The treatise was considered “blasphemous” by a later, “enlightened” age, but to me it seems beyond doubt that the author was passionately serious and was attempting to express a mysterium ineffabile.

      

As C. G. Jung   has shown in Psychology and Alchemy  , the early Latin texts of Western alchemy  , like the earlier Greek and Arabic ones, were written in a frame of mind   which caused the alchemist, seeking the divine secret of matter, to project his own unconscious into the unknown nature of chemical substances. These early texts have therefore become, for us, documents of the greatest value in regard to the formation of symbols in general and the individuation process in particular, whereas their chemical content is of significance only from the historical point of view. Although they were written before the time when alchemy split into chemistry on the one hand and hermeneutics on the other, some of the texts lay more stress on τα φυσικά, the “physical” or “chemical” aspect of the opus, while others give prominence to τα μυστικά, its “mystical” side, and therefore have a more “psychological” significance. Among those texts whose significance is almost exclusively psychological we must reckon the treatise entitled Aurora   Consurgens, which, both in content and style, occupies a unique place in the alchemical literature of its time.

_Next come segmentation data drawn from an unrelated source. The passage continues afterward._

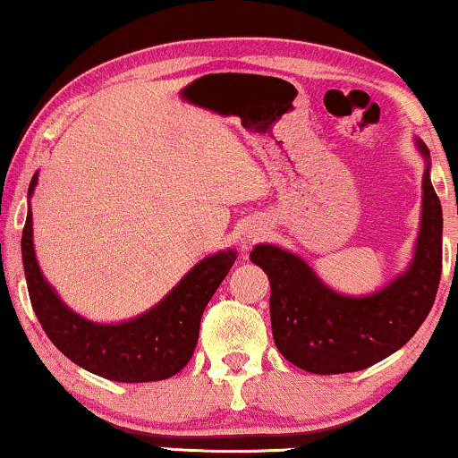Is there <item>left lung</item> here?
I'll return each mask as SVG.
<instances>
[{"mask_svg":"<svg viewBox=\"0 0 458 458\" xmlns=\"http://www.w3.org/2000/svg\"><path fill=\"white\" fill-rule=\"evenodd\" d=\"M425 160L421 227L404 273L369 296L331 290L309 262L273 243H259L250 260L271 284L275 346L287 360L317 375L360 371L404 346L434 306L442 275V204L429 179V149L415 140Z\"/></svg>","mask_w":458,"mask_h":458,"instance_id":"8db88e82","label":"left lung"}]
</instances>
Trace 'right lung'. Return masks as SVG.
Wrapping results in <instances>:
<instances>
[{
    "instance_id": "obj_1",
    "label": "right lung",
    "mask_w": 458,
    "mask_h": 458,
    "mask_svg": "<svg viewBox=\"0 0 458 458\" xmlns=\"http://www.w3.org/2000/svg\"><path fill=\"white\" fill-rule=\"evenodd\" d=\"M37 177L39 174L35 173L30 179L29 199L35 191ZM235 259V250L206 256L143 315L124 323H93L68 309L43 277L33 248L30 204L22 229L24 277L43 331L74 365L124 384L168 379L190 362L198 344L202 312Z\"/></svg>"
}]
</instances>
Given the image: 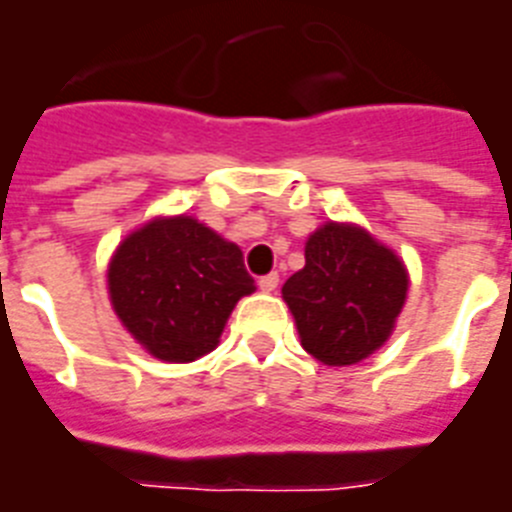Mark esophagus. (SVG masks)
<instances>
[{"label":"esophagus","instance_id":"1","mask_svg":"<svg viewBox=\"0 0 512 512\" xmlns=\"http://www.w3.org/2000/svg\"><path fill=\"white\" fill-rule=\"evenodd\" d=\"M277 285H280V275H277V272H269V275L259 277V288H261V291H264V293L277 291Z\"/></svg>","mask_w":512,"mask_h":512}]
</instances>
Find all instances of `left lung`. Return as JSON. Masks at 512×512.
<instances>
[{
  "label": "left lung",
  "mask_w": 512,
  "mask_h": 512,
  "mask_svg": "<svg viewBox=\"0 0 512 512\" xmlns=\"http://www.w3.org/2000/svg\"><path fill=\"white\" fill-rule=\"evenodd\" d=\"M408 269L390 245L350 221H326L307 237L304 267L283 285L301 347L323 366H355L395 331Z\"/></svg>",
  "instance_id": "1"
}]
</instances>
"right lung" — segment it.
I'll return each instance as SVG.
<instances>
[{
	"label": "right lung",
	"mask_w": 512,
	"mask_h": 512,
	"mask_svg": "<svg viewBox=\"0 0 512 512\" xmlns=\"http://www.w3.org/2000/svg\"><path fill=\"white\" fill-rule=\"evenodd\" d=\"M106 285L122 328L165 363L216 350L237 301L256 291L240 245L186 213L154 216L125 235Z\"/></svg>",
	"instance_id": "right-lung-1"
}]
</instances>
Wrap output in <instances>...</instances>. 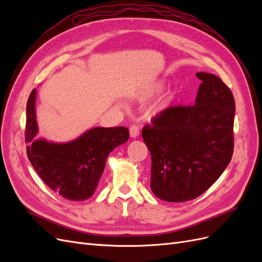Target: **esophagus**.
<instances>
[{
	"mask_svg": "<svg viewBox=\"0 0 262 262\" xmlns=\"http://www.w3.org/2000/svg\"><path fill=\"white\" fill-rule=\"evenodd\" d=\"M140 134V126L138 125H132L130 126V137L131 138H137Z\"/></svg>",
	"mask_w": 262,
	"mask_h": 262,
	"instance_id": "1",
	"label": "esophagus"
}]
</instances>
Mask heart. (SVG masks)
<instances>
[{
    "label": "heart",
    "mask_w": 262,
    "mask_h": 262,
    "mask_svg": "<svg viewBox=\"0 0 262 262\" xmlns=\"http://www.w3.org/2000/svg\"><path fill=\"white\" fill-rule=\"evenodd\" d=\"M165 87V82L163 80H157L154 81L153 83H150L148 85H145L143 87H140L139 90L134 91L132 93V96L137 97V98H147L152 95L161 92ZM171 101V96L170 95H166L164 97L158 98L154 102H152L148 107H147V115L149 117H157L161 114H163L166 109H168L169 105Z\"/></svg>",
    "instance_id": "b5f03b06"
}]
</instances>
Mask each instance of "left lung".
Returning a JSON list of instances; mask_svg holds the SVG:
<instances>
[{
    "instance_id": "left-lung-1",
    "label": "left lung",
    "mask_w": 262,
    "mask_h": 262,
    "mask_svg": "<svg viewBox=\"0 0 262 262\" xmlns=\"http://www.w3.org/2000/svg\"><path fill=\"white\" fill-rule=\"evenodd\" d=\"M195 75L201 80L195 104L166 109L142 130L152 158L150 189L167 202L201 195L233 156V94L216 75Z\"/></svg>"
}]
</instances>
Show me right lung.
<instances>
[{"instance_id": "1", "label": "right lung", "mask_w": 262, "mask_h": 262, "mask_svg": "<svg viewBox=\"0 0 262 262\" xmlns=\"http://www.w3.org/2000/svg\"><path fill=\"white\" fill-rule=\"evenodd\" d=\"M36 96L37 91L33 90L26 108L25 139L31 165L45 184L64 199H90L104 172L108 155L128 141L129 130L125 126H96L66 143L37 139Z\"/></svg>"}]
</instances>
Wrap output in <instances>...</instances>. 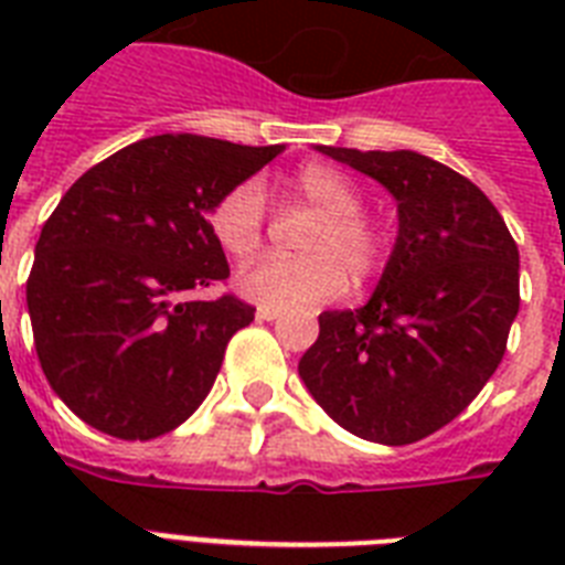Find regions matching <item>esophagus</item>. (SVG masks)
<instances>
[{
	"label": "esophagus",
	"mask_w": 565,
	"mask_h": 565,
	"mask_svg": "<svg viewBox=\"0 0 565 565\" xmlns=\"http://www.w3.org/2000/svg\"><path fill=\"white\" fill-rule=\"evenodd\" d=\"M281 317V310L275 308H257V319H264V322H273V319Z\"/></svg>",
	"instance_id": "1"
}]
</instances>
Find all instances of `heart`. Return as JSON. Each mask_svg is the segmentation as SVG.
Masks as SVG:
<instances>
[{"label": "heart", "instance_id": "heart-1", "mask_svg": "<svg viewBox=\"0 0 565 565\" xmlns=\"http://www.w3.org/2000/svg\"><path fill=\"white\" fill-rule=\"evenodd\" d=\"M284 193L319 213L301 243L305 257H264L239 269L237 290L260 308L310 310L334 299L354 281H366L384 264V237L363 220V195L345 172L308 163L287 179ZM266 199L257 181H243L222 193L207 213V225L225 252L246 260L264 243Z\"/></svg>", "mask_w": 565, "mask_h": 565}]
</instances>
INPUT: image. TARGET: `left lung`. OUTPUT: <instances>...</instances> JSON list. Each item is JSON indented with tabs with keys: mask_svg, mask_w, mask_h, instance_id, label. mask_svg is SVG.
Returning <instances> with one entry per match:
<instances>
[{
	"mask_svg": "<svg viewBox=\"0 0 565 565\" xmlns=\"http://www.w3.org/2000/svg\"><path fill=\"white\" fill-rule=\"evenodd\" d=\"M317 152L393 195L398 234L370 301L319 313L299 375L354 437L407 446L463 413L499 370L519 313V248L495 204L428 154Z\"/></svg>",
	"mask_w": 565,
	"mask_h": 565,
	"instance_id": "8db88e82",
	"label": "left lung"
}]
</instances>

Jung was the first to discover the importance of this treatise, and he discussed it briefly in Psychology and Alchemy. Whereas other texts only occasionally cite conventional passages from the Holy Scriptures  , this treatise is composed almost entirely of Biblical quotations, whose “alchemical” meaning is hinted at by the interpolation of quotations from classical alchemy. We must therefore suppose that whatever the author may have understood by “alchemy,” he was trying to describe, or give shape to, a religious experience or—in psychological terms—an immediate experience of the unconscious. The treatise was considered “blasphemous” by a later, “enlightened” age, but to me it seems beyond doubt that the author was passionately serious and was attempting to express a mysterium ineffabile.

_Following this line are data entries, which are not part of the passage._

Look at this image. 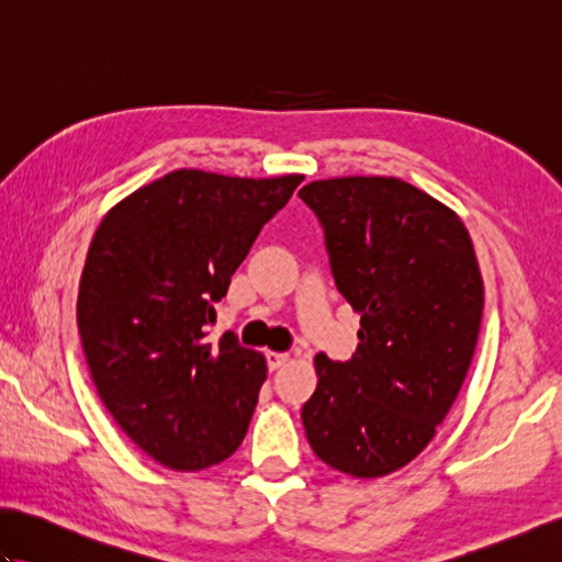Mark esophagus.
I'll return each instance as SVG.
<instances>
[{
  "mask_svg": "<svg viewBox=\"0 0 562 562\" xmlns=\"http://www.w3.org/2000/svg\"><path fill=\"white\" fill-rule=\"evenodd\" d=\"M290 362V355L288 352H268V367L270 372H274V369H280Z\"/></svg>",
  "mask_w": 562,
  "mask_h": 562,
  "instance_id": "esophagus-1",
  "label": "esophagus"
}]
</instances>
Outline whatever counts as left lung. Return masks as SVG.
Wrapping results in <instances>:
<instances>
[{
    "label": "left lung",
    "mask_w": 562,
    "mask_h": 562,
    "mask_svg": "<svg viewBox=\"0 0 562 562\" xmlns=\"http://www.w3.org/2000/svg\"><path fill=\"white\" fill-rule=\"evenodd\" d=\"M300 198L362 316L348 362L316 355L306 439L330 469L379 479L432 441L459 396L483 318L479 260L459 214L401 178H330Z\"/></svg>",
    "instance_id": "left-lung-1"
}]
</instances>
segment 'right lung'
<instances>
[{"mask_svg":"<svg viewBox=\"0 0 562 562\" xmlns=\"http://www.w3.org/2000/svg\"><path fill=\"white\" fill-rule=\"evenodd\" d=\"M304 176L238 178L178 169L117 202L83 262L77 324L93 384L135 445L200 471L241 445L266 357L224 333L214 302Z\"/></svg>","mask_w":562,"mask_h":562,"instance_id":"obj_1","label":"right lung"}]
</instances>
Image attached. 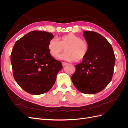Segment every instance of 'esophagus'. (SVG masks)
Here are the masks:
<instances>
[{
    "label": "esophagus",
    "instance_id": "1",
    "mask_svg": "<svg viewBox=\"0 0 128 128\" xmlns=\"http://www.w3.org/2000/svg\"><path fill=\"white\" fill-rule=\"evenodd\" d=\"M62 66L63 67H64V66H66L68 64L67 63L64 62H62Z\"/></svg>",
    "mask_w": 128,
    "mask_h": 128
}]
</instances>
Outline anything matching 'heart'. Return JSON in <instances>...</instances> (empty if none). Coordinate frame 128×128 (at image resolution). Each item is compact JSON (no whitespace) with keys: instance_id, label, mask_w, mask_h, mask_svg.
Listing matches in <instances>:
<instances>
[{"instance_id":"heart-1","label":"heart","mask_w":128,"mask_h":128,"mask_svg":"<svg viewBox=\"0 0 128 128\" xmlns=\"http://www.w3.org/2000/svg\"><path fill=\"white\" fill-rule=\"evenodd\" d=\"M49 53L54 58H57L64 50L66 52L60 56V59L68 61L80 62L87 56L89 50L88 42L74 34H68L61 36L59 41L52 38L48 45Z\"/></svg>"}]
</instances>
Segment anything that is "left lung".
Here are the masks:
<instances>
[{
  "mask_svg": "<svg viewBox=\"0 0 128 128\" xmlns=\"http://www.w3.org/2000/svg\"><path fill=\"white\" fill-rule=\"evenodd\" d=\"M83 36L89 45L88 52L82 62L75 65L76 72L72 80L80 92L95 94L102 91L111 81L115 56L112 46L100 34L86 31Z\"/></svg>",
  "mask_w": 128,
  "mask_h": 128,
  "instance_id": "1",
  "label": "left lung"
}]
</instances>
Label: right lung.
Here are the masks:
<instances>
[{
    "mask_svg": "<svg viewBox=\"0 0 128 128\" xmlns=\"http://www.w3.org/2000/svg\"><path fill=\"white\" fill-rule=\"evenodd\" d=\"M54 38L48 32L32 31L15 42L10 55L14 78L26 92L39 95L48 91L62 69L60 61L49 53L48 42Z\"/></svg>",
    "mask_w": 128,
    "mask_h": 128,
    "instance_id": "right-lung-1",
    "label": "right lung"
}]
</instances>
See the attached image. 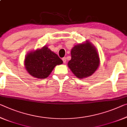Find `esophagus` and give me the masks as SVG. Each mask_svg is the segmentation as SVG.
<instances>
[{"mask_svg":"<svg viewBox=\"0 0 127 127\" xmlns=\"http://www.w3.org/2000/svg\"><path fill=\"white\" fill-rule=\"evenodd\" d=\"M62 61H63L64 64H66V57L62 58Z\"/></svg>","mask_w":127,"mask_h":127,"instance_id":"esophagus-1","label":"esophagus"}]
</instances>
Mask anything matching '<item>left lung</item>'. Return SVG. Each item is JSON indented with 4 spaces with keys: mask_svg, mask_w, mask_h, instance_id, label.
<instances>
[{
    "mask_svg": "<svg viewBox=\"0 0 127 127\" xmlns=\"http://www.w3.org/2000/svg\"><path fill=\"white\" fill-rule=\"evenodd\" d=\"M67 65L75 77L83 79L93 75L100 64L96 48L89 41L74 46Z\"/></svg>",
    "mask_w": 127,
    "mask_h": 127,
    "instance_id": "left-lung-1",
    "label": "left lung"
}]
</instances>
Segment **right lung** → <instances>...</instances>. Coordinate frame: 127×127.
<instances>
[{
  "mask_svg": "<svg viewBox=\"0 0 127 127\" xmlns=\"http://www.w3.org/2000/svg\"><path fill=\"white\" fill-rule=\"evenodd\" d=\"M63 64L57 54L46 46L28 53L24 60L27 72L36 78H46L56 66Z\"/></svg>",
  "mask_w": 127,
  "mask_h": 127,
  "instance_id": "1",
  "label": "right lung"
}]
</instances>
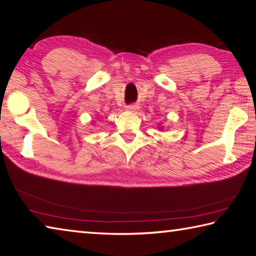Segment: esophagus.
Returning a JSON list of instances; mask_svg holds the SVG:
<instances>
[{"mask_svg": "<svg viewBox=\"0 0 256 256\" xmlns=\"http://www.w3.org/2000/svg\"><path fill=\"white\" fill-rule=\"evenodd\" d=\"M126 110H128V112H136V110H138V106H136V105H133V104H132V105H128V106L126 107Z\"/></svg>", "mask_w": 256, "mask_h": 256, "instance_id": "34e87169", "label": "esophagus"}]
</instances>
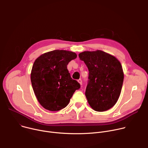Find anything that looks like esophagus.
<instances>
[{"mask_svg":"<svg viewBox=\"0 0 148 148\" xmlns=\"http://www.w3.org/2000/svg\"><path fill=\"white\" fill-rule=\"evenodd\" d=\"M78 82L81 84V85H82V79H78Z\"/></svg>","mask_w":148,"mask_h":148,"instance_id":"1","label":"esophagus"}]
</instances>
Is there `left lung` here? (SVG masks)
Listing matches in <instances>:
<instances>
[{"instance_id":"left-lung-1","label":"left lung","mask_w":148,"mask_h":148,"mask_svg":"<svg viewBox=\"0 0 148 148\" xmlns=\"http://www.w3.org/2000/svg\"><path fill=\"white\" fill-rule=\"evenodd\" d=\"M89 71L86 96L91 107L98 112L111 108L122 90L123 73L114 56L101 50L84 51L78 54Z\"/></svg>"}]
</instances>
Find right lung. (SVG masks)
<instances>
[{
    "label": "right lung",
    "instance_id": "right-lung-1",
    "mask_svg": "<svg viewBox=\"0 0 148 148\" xmlns=\"http://www.w3.org/2000/svg\"><path fill=\"white\" fill-rule=\"evenodd\" d=\"M75 53L53 50L38 57L31 73V82L36 98L45 109L57 111L69 104L80 84L70 76L67 66L77 58Z\"/></svg>",
    "mask_w": 148,
    "mask_h": 148
}]
</instances>
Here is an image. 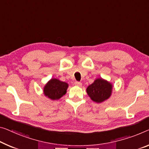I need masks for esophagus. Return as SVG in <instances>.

It is perhaps no accident that the most frequently quoted passages from the Old Testament are those in which the mysterious figure of Sapientia   Dei  —Wisdom—plays a central role. This Gnostic figure is the chief protagonist, and she is identified with Many and with the “soul in matter.” The anima   functions as the mediator in any experience of the unconscious; she is the first content to cross the threshold, and she transmits to consciousness   those images from the unconscious which compensate the orthodox Christian ideas that dominate our conscious view of the world. In view of the recent solemn declaration of the dogma   of the Assumption of the Virgin, one cannot but regard the glorification of a divine female figure in Aurora as a prophetic presentiment of coming events. But behind this figure we catch glimpses of the abyss   of the nigredo, of the psychological shadow and chthonic man, whose integration has begun to present ethics with some troublesome questions. At all events the problem of darkness, as the text and commentary will show, is touched upon in the Aurora though it is not solved.

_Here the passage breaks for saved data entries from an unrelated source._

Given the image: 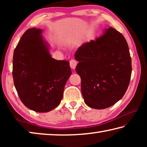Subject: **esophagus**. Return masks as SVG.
<instances>
[{
	"label": "esophagus",
	"mask_w": 147,
	"mask_h": 147,
	"mask_svg": "<svg viewBox=\"0 0 147 147\" xmlns=\"http://www.w3.org/2000/svg\"><path fill=\"white\" fill-rule=\"evenodd\" d=\"M77 65V61L74 59H72V60L70 61V67L71 69H74L76 68V67Z\"/></svg>",
	"instance_id": "obj_1"
}]
</instances>
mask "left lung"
<instances>
[{"label": "left lung", "instance_id": "1", "mask_svg": "<svg viewBox=\"0 0 147 147\" xmlns=\"http://www.w3.org/2000/svg\"><path fill=\"white\" fill-rule=\"evenodd\" d=\"M74 58L81 91L89 107L109 108L123 98L131 74V59L125 38L109 26L95 40L82 45Z\"/></svg>", "mask_w": 147, "mask_h": 147}]
</instances>
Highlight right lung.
<instances>
[{"label":"right lung","instance_id":"obj_1","mask_svg":"<svg viewBox=\"0 0 147 147\" xmlns=\"http://www.w3.org/2000/svg\"><path fill=\"white\" fill-rule=\"evenodd\" d=\"M43 30H27L20 39L13 57L15 87L24 105L39 113L56 108L72 74L69 62L52 57Z\"/></svg>","mask_w":147,"mask_h":147}]
</instances>
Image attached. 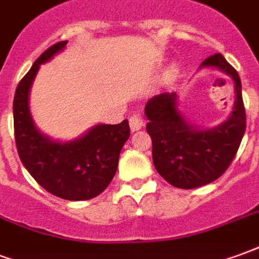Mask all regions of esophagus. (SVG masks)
<instances>
[{"mask_svg":"<svg viewBox=\"0 0 259 259\" xmlns=\"http://www.w3.org/2000/svg\"><path fill=\"white\" fill-rule=\"evenodd\" d=\"M145 125V121H143L142 114H132L130 117V127H131V131H138Z\"/></svg>","mask_w":259,"mask_h":259,"instance_id":"34e87169","label":"esophagus"}]
</instances>
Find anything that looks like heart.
Wrapping results in <instances>:
<instances>
[{
  "label": "heart",
  "instance_id": "1",
  "mask_svg": "<svg viewBox=\"0 0 259 259\" xmlns=\"http://www.w3.org/2000/svg\"><path fill=\"white\" fill-rule=\"evenodd\" d=\"M175 73H177V67L174 66V67H171V69H169L168 75H174V74H175Z\"/></svg>",
  "mask_w": 259,
  "mask_h": 259
}]
</instances>
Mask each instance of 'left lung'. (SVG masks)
Masks as SVG:
<instances>
[{
    "mask_svg": "<svg viewBox=\"0 0 259 259\" xmlns=\"http://www.w3.org/2000/svg\"><path fill=\"white\" fill-rule=\"evenodd\" d=\"M201 67H217L235 82L233 111L225 122L209 130L194 127L179 111L175 92L154 95L145 106L153 164L168 184L179 189H194L220 178L233 161L246 131V110L237 71L221 54L211 55Z\"/></svg>",
    "mask_w": 259,
    "mask_h": 259,
    "instance_id": "obj_1",
    "label": "left lung"
}]
</instances>
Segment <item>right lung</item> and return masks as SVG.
I'll list each match as a JSON object with an SVG mask.
<instances>
[{
	"label": "right lung",
	"mask_w": 259,
	"mask_h": 259,
	"mask_svg": "<svg viewBox=\"0 0 259 259\" xmlns=\"http://www.w3.org/2000/svg\"><path fill=\"white\" fill-rule=\"evenodd\" d=\"M56 42L35 60L19 82L13 99V128L19 157L26 169L47 192L60 199L90 200L106 189L114 177L118 157L130 138V124H98L78 139L56 142L34 125L29 94L41 63L63 50Z\"/></svg>",
	"instance_id": "1"
}]
</instances>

The treatise is traditionally attributed to Thomas Aquinas  — an attribution so surprising and, at first sight, so unlikely that hitherto it has never been taken seriously. This is due. among other things, to the fact that the importance of the treatise was not recognized before. The pros and cons of the attribution will not be discussed at this point, but only after we have given the commentary on the text. Whoever the author may have been, he was a man who was vouchsafed an overpowering revelation of the unconscious, which he was unable to describe in the usual ecclesiastical style but only with the help of alchemical symbols. The treatise has about it an air of strangeness and loneliness— which, it may be, touched and isolated the author himself.